Postby Aran » Wed Aug 19, 2009 9:10 am

I'm just loving seeing these field reports - I really think they've added a whole new element to the site, which may well turn out to be one of its most important bits...:)

I think it's really, seriously exciting what Spenny has done here. By his own admission, he hasn't entirely nailed the introductory course yet (and I think I recall from conversation that he's not pause-button-free yet, which means there's still some work to be done to increase processing speed) - and he hasn't done any conversation practice - and yet he got out there and produced entire sentences that everyone understood!

And having heard them, I can completely understand the bafflement of some of the other people who got sentences like 'Dw i'n trio siarad Cymraeg, ond dw i ddim yn siarad Cymraeg yn dda iawn' - because that does NOT sound like an early stage learner. Traditional early stage learners go 'Dw i'n, um, dw i'n trio, um, dysgu. Cymraeg. Sorry.'

So you're already thinking and working in sentences, Spenny - that is a massive, massive advantage over trad. style learners. It's one of the identified difficult transition stages - going from thinking word by word to thinking sentence by sentence - but you and anyone else who's done SSIW is already past it before they've even started...:wink:

Now, you 'don't really know enough to survive'. I beg to differ. You're measuring this, I suspect, in terms of being able to have conversations - but the truth of it is that if you were parachuted into a village where no English was spoken, but Welsh was - you'd be absolutely fine. A bit limited for vocab, but that can always be solved by pointing and acting - your structure is advanced enough for you to be able to start using the new stuff you'd learn immediately. You'd also very quickly master 'Sorry, could you say that again?'...:wink:

Fending off schoolboy Welsh - do not, do NOT let that be a 'hit' against you. We've done 'what', but we haven't done 'name', and we haven't really even started to do the listening practice that we will reach later on. So you didn't have the tools to understand 'What's your dog's name?' Because you've spent the time when you could have been learning five or six obvious phrases learning, instead, how to say a massively wide range of stuff that people understand...:)
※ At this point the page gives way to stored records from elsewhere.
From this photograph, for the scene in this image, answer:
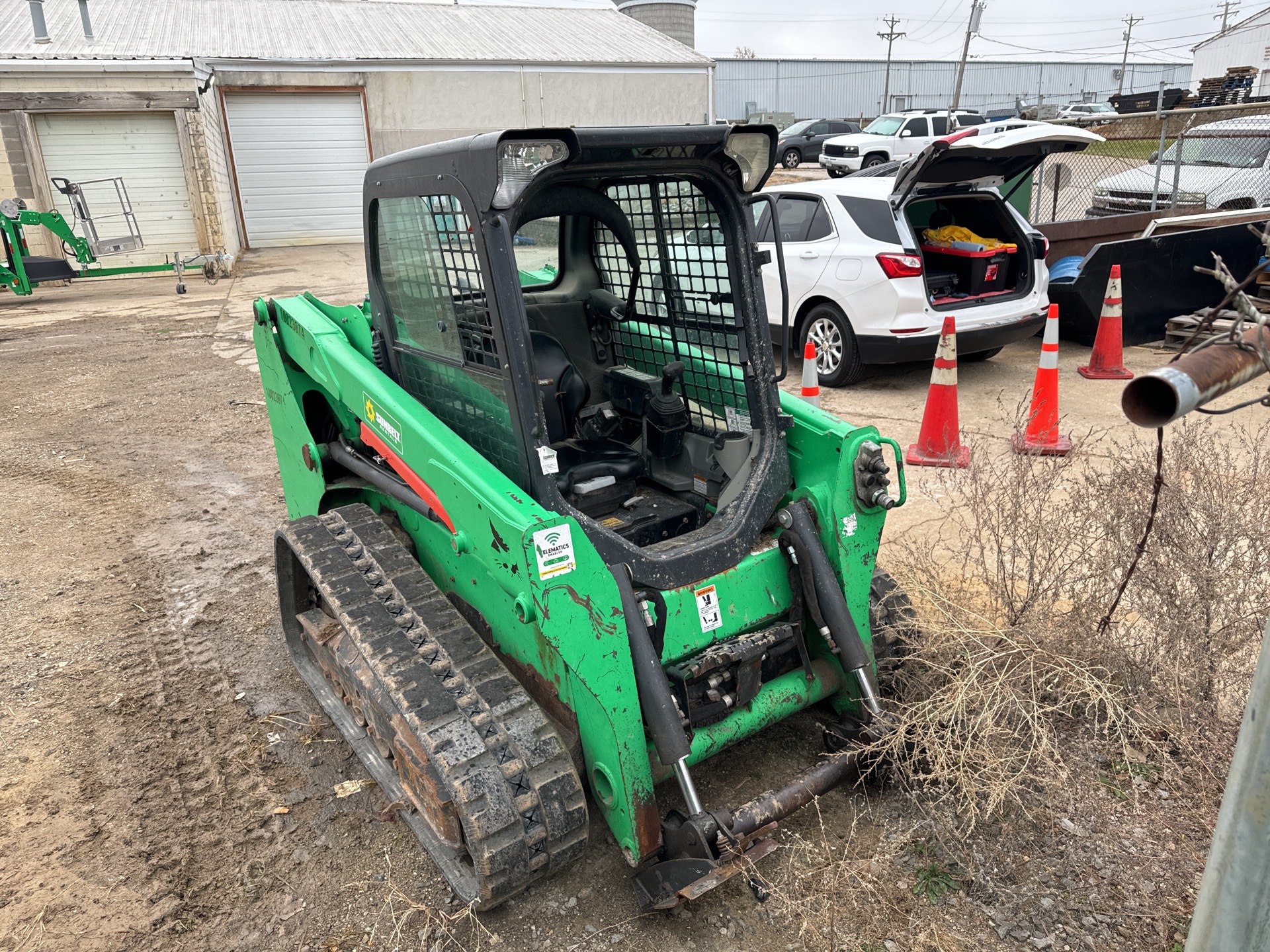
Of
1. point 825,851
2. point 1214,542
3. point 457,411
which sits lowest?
point 825,851

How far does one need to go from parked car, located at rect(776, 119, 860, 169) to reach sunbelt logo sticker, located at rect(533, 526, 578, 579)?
31.3m

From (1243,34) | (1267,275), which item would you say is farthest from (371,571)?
(1243,34)

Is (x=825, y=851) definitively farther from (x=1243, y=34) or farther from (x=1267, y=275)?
(x=1243, y=34)

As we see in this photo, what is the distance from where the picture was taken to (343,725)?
3.51 meters

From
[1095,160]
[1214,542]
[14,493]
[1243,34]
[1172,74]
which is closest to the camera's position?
[1214,542]

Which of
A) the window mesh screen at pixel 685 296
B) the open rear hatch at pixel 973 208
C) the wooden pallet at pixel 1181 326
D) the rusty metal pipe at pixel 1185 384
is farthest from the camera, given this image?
the wooden pallet at pixel 1181 326

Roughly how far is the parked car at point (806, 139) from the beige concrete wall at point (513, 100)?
767 cm

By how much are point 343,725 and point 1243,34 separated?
54.5 meters

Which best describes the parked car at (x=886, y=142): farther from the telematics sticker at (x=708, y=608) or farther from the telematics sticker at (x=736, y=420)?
the telematics sticker at (x=708, y=608)

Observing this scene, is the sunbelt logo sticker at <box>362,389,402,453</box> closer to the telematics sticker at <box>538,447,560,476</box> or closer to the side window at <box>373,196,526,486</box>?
the side window at <box>373,196,526,486</box>

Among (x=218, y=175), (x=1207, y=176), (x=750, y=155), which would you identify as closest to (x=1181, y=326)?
(x=1207, y=176)

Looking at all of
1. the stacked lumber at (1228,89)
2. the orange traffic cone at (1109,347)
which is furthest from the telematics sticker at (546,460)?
the stacked lumber at (1228,89)

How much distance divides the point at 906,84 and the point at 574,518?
78.9 metres

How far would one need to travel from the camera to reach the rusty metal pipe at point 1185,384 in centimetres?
130
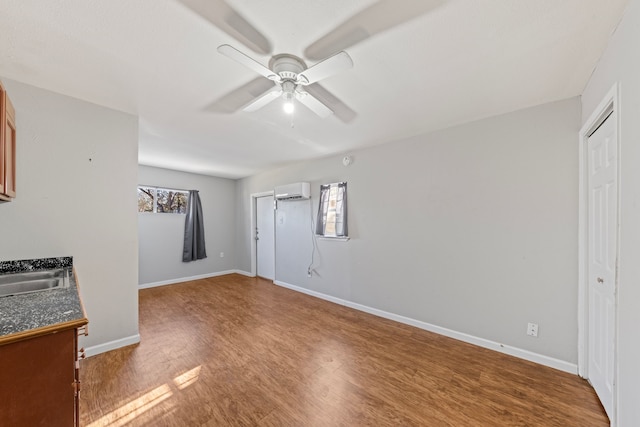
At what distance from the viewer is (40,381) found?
972 millimetres

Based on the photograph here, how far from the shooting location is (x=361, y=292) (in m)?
3.46

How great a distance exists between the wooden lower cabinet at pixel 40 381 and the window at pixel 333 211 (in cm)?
298

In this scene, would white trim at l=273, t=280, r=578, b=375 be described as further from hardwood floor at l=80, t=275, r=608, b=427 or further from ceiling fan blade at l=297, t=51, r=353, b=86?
ceiling fan blade at l=297, t=51, r=353, b=86

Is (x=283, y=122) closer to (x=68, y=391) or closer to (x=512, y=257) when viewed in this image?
(x=68, y=391)

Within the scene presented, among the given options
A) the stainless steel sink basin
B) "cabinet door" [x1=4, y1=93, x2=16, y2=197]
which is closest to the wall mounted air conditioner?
the stainless steel sink basin

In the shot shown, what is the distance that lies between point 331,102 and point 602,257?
90.8 inches

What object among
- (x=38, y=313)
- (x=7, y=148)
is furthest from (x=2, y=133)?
(x=38, y=313)

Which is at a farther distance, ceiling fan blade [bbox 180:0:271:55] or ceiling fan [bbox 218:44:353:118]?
ceiling fan [bbox 218:44:353:118]

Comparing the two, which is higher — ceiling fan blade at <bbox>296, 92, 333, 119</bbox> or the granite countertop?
ceiling fan blade at <bbox>296, 92, 333, 119</bbox>

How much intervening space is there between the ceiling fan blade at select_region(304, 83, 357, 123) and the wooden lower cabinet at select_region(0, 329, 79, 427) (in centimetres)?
200

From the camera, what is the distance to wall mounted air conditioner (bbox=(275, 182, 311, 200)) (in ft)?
13.5

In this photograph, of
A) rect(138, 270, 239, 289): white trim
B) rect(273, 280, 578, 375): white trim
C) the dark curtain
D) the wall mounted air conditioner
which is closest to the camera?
rect(273, 280, 578, 375): white trim

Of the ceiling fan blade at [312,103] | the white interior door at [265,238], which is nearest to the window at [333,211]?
the white interior door at [265,238]

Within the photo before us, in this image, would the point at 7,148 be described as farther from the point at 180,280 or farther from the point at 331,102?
the point at 180,280
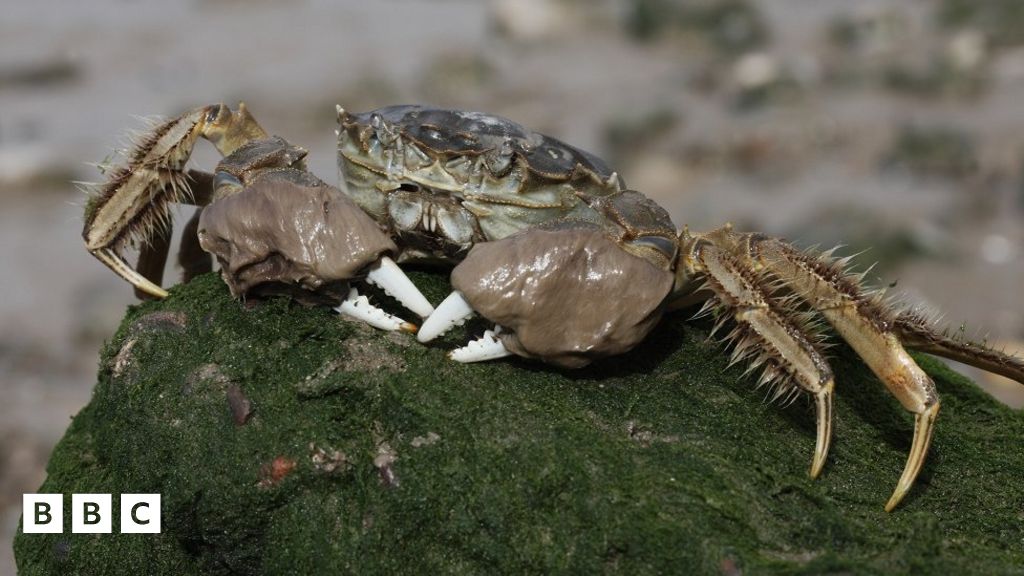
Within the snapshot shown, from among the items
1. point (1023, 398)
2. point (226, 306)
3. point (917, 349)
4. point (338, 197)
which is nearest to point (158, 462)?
point (226, 306)

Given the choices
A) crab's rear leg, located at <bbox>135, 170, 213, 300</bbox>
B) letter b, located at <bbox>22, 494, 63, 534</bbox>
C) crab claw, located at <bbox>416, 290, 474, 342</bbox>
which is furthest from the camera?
crab's rear leg, located at <bbox>135, 170, 213, 300</bbox>

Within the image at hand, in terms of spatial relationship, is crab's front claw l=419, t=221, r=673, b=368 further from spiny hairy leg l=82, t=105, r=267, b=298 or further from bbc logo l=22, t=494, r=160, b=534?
spiny hairy leg l=82, t=105, r=267, b=298

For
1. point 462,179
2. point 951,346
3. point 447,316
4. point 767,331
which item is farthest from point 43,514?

In the end of the intermediate course and the advanced course, we're going to do much more stuff on preparing you for initial conversational situations - sort of linguistic waterwings - and by that point, you're going to be so far ahead of anyone who's spent the same amount of time on traditional methods, it's going to be embarrassing (for them, any way!).

[P.S. Health and safety warning - any genuinely old and frazzled people would be deeply disconcerted by meeting Spenny and hearing him jabber away about complicated computer stuff interspersed only by sudden, complete sentences in Welsh... :harhar: ]

Oh, and by the way, the 200 Scottish terriers have got your card marked for calling them Highland...:wink:

One other point - I found it absolutely fascinating the way that your pronunciation was spot on for stuff from the course, but with occasional minor wobbles for names and stuff that you'd seen written down - just goes to show, eh?!